I was considering how to gently decline when the bright xenon headlights of a sleek, black sports car came around the corner of the house, straight towards us. It pulled up next to the Mercedes and the purring of the engine cut off. Spontaneously, my whole body went rigid. Much like what happens to a gazelle on the plains of the Serengeti when it realizes it’s too late to run from the salivating lion crouching only a foot away.
He stepped out of the car and gracefully unfolded his body until he stood tall. The impeccable fit of his bespoke, grey three-piece suit outlined the extraordinary width of his shoulders, his French blue shirt accenting his golden skin. His tie had been discarded and the top buttons of his shirt were undone.
My eyes fell on the exposed skin at the base of his throat, and a film of sweat broke out on the back of my neck. Having this reaction to him of all people was an unbearable annoyance––not to mention, a serious inconvenience.
Placing his forearm on the roof of the car, he rapped two knuckles while his alert eyes skipped from François, to me. Some obscure, dark emotion crossed his face. I had no idea what it meant. Then again, everything about this man was a total mystery to me.
The atmosphere
suddenly turned frosty, underscored with hostility. When his piercing gaze returned to me, it was hard and filled with contempt. A deep flush surged up from his collar, and my mouth went immediately dry. It felt like he had just caught me stealing the family jewels.
Francois greeted him but he didn’t respond. He continued to stare at me completely indifferent to the fact that this farce was being played out in front of an audience. And for a moment, it was just the two of us––all else seemed to fade away. Until he slammed the door shut with enough force to make me flinch.
Talk about anger management––he was a perfect candidate for mood altering drugs.
With awkwardness I was certain I shouldn’t be feeling, I turned to François and mumbled my goodbye. He accepted, looking as perplexed by Horn’s behavior as I was, then, bless his gallant soul, he stepped in between the car and me. I wasn’t about to stick around for another life threatening glare so I turned on my heels and marched back to the house.

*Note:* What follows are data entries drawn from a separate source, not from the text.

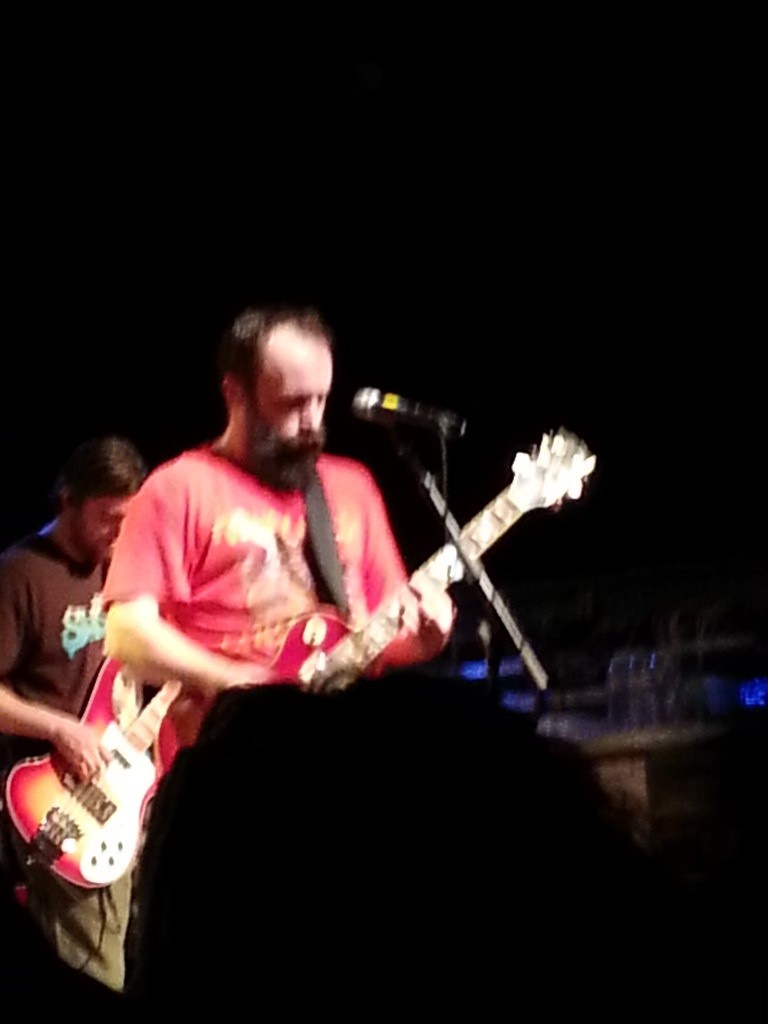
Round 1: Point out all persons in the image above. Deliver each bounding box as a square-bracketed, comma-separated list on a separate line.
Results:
[128, 656, 709, 1017]
[3, 440, 151, 994]
[103, 294, 459, 764]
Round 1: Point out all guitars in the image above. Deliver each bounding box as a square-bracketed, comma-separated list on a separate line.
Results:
[4, 647, 188, 907]
[258, 428, 603, 692]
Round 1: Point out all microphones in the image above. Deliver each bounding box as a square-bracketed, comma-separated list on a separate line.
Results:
[353, 387, 468, 439]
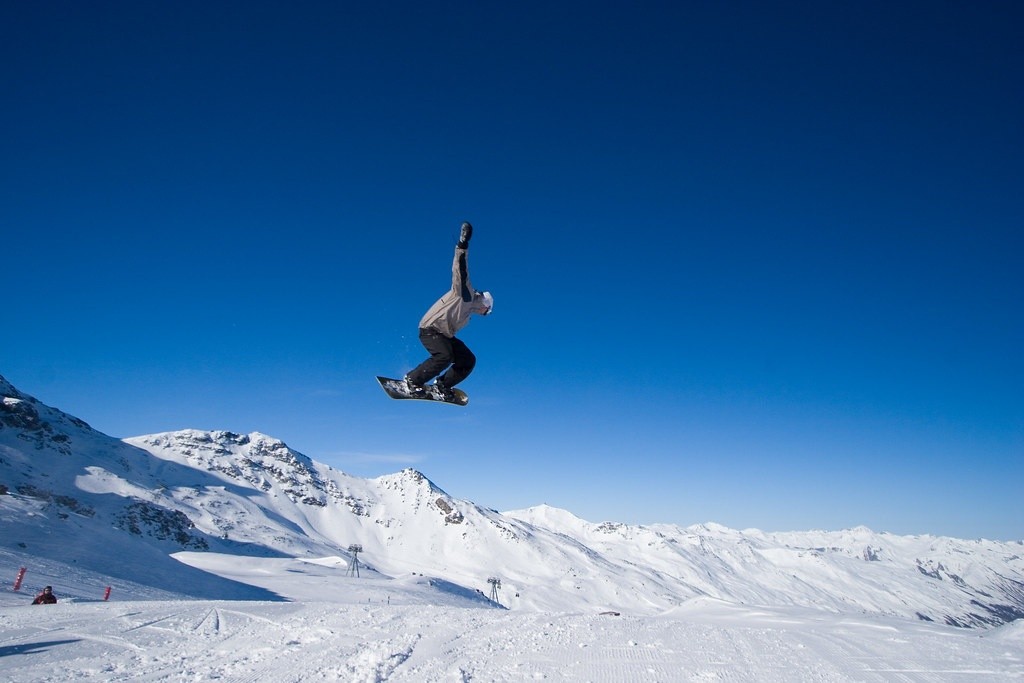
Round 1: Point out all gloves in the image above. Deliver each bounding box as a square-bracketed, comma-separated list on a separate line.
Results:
[458, 221, 472, 249]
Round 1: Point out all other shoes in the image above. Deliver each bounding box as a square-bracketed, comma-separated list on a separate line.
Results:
[403, 375, 426, 399]
[433, 378, 453, 401]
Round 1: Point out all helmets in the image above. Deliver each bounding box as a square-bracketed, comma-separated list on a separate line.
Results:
[481, 291, 493, 315]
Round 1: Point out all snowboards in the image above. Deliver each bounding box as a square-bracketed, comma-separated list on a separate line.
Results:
[374, 375, 469, 406]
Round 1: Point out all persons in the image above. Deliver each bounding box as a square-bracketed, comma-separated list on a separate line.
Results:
[32, 586, 57, 605]
[405, 222, 493, 398]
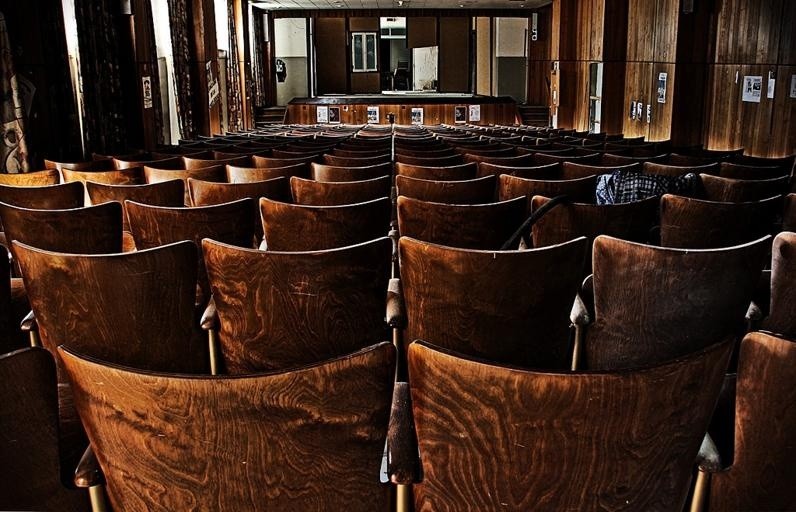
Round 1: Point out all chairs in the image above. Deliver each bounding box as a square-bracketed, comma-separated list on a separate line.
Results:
[382, 68, 410, 91]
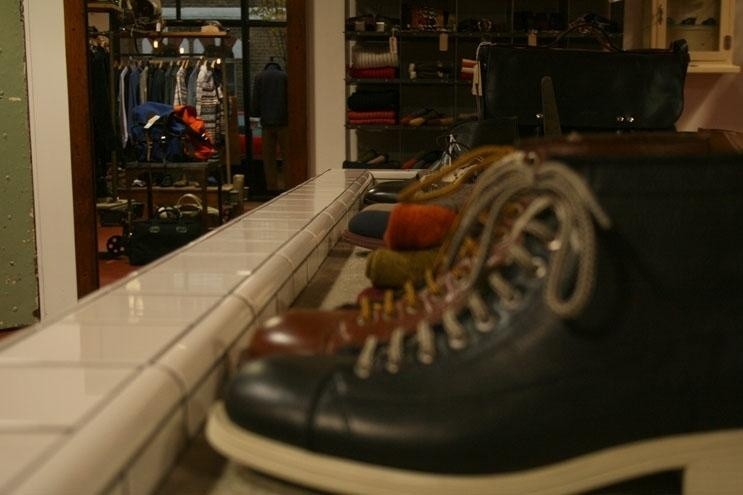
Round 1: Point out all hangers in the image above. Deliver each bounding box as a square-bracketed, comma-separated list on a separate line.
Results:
[110, 52, 220, 87]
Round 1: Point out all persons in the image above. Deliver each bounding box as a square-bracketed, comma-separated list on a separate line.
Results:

As I reached the kitchen door, I heard gravel crunching under footsteps, right behind me. My self-control took a nosedive, decreasing with every step drawing closer. I turned the doorknob in the wrong direction and tugged it hard enough to rattle the glass above it. He stopped disturbingly close. The man was a furnace. With my hair pulled back in a tight bun, I felt the heat radiating from him on the back of my neck––or maybe it was his anger.
“Step aside.”
The vestibule wasn’t made for two people to fit comfortably. I almost tripped in my haste to move out of his way. Careful not to touch him in any way, I plastered myself up against the wall while his large hand gripped the doorknob and paused for an amount of time too long to be insignificant. When I looked up, I found him focused straight ahead, his brows pinched, his mouth set in a grim line. “I advise you not to get overly friendly with the other members of the staff. They might get the wrong idea about you.”
Huh? His wooden tone confused me. It took me a while to realize he had just impugned my honor. My eyes snapped up to meet his, blazing with righteous indignation. How dare he! This man knew absolutely nothing about me. I had lived the life of a veritable monk these past six years. If I hadn’t been so appalled, I would have laughed at the irony of it. Humiliation burned my cheeks as soft, angry words pushed up my throat. “I brought him his dinner.”